In the past, we Palestinians have suffered from being seen as one small subset of a people who cover vast swaths of Africa and the Middle East, and Zionists have used this to some effect over the years, particularly at the time "tiny little Israel" was trying to make a case for taking over Palestine.

Typical of the way Palestinians' Arabness was used against them was Balfour's hope that "the Arabs" would not "grudge that small notch... in what are now Arab territories given to the [Jewish] people who for all these hundreds of years have been separated from it."

Whatever their differences, the Jews of the world have rallied to express unwavering personal and political support for Israel, at least publicly.

Every word of that statement is laden with meaning (and with nonsense) but it's often still said today that the Palestinians should be happy to merge into other Arab countries and leave Israel to get on with its "notch", although as notches go, its small size belies its status as one of the world's highest concentrations of racism and weaponry, combined for the purpose of expanding its territory to produce as big a notch as possible at other peoples' expense.

But in one sense at least, it looks to Israelis and others like the Palestinians are not Arabs. Why? Because if we were, other Arabs would be flocking to help us, their "brethren".

I don't just mean financially. There have been laudable initiatives, such as Qatar's contributions over the past few years to a Jerusalem fund and to rebuilding Gaza. But the real support Palestine and the Palestinians need is political.

It's a truism to say that many Arab regimes and rulers are in the pockets of the US, or at least afraid of US sanctions - withdrawal of aid or weapons. And no doubt, if Arab countries ever combined to take any sort of military action against Israel's occupation of Arab land, it would be a step too far.

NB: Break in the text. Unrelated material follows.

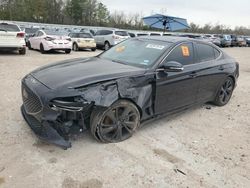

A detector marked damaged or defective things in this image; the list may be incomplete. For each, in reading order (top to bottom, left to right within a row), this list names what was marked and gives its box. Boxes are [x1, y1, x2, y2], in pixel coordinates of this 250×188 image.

But as long as Arab countries quarrel among themselves, and pay only lip service to the extraordinary actions of an alien essentially European country in their midst, the longer will Palestinian suffering continue. And Israel is alien, by its own choosing, looking west to Europe and the US, rather than east to seek rapprochement with its neighbours.

The Arab countries have so much potential leverage at their fingertips - both in terms of finance and oil as well as political alliances which could be made or broken - that it is a disgrace that since their spirited but fruitless stand at the UN in 1947 (those speeches still bear re-reading), coordinated Arab support for Palestine today has never been weaker.

Perhaps Arabs could take a leaf from the book of the Jews - and I don't mean the Old Testament. Whatever their individual differences, the Jews of the world have been marshalled by Zionists to express unwavering personal and political support - at least publicly - for Israel.

And yet the opposite is true of the Arabs. While at street level, support for Palestine is probably overwhelming, even unanimous, this is rarely translated into serious pro-Palestinian political action, perhaps because of the autocratic nature of many Arab governments.

Maybe it is time for all Arab states, and other countries if they wish to imitate the world's reaction to the Charlie Hebdo affair, to announce to the world at every opportunity that "we are Palestine".

That way, they might then act as if Palestine's suffering was their own, and perhaps do something about it.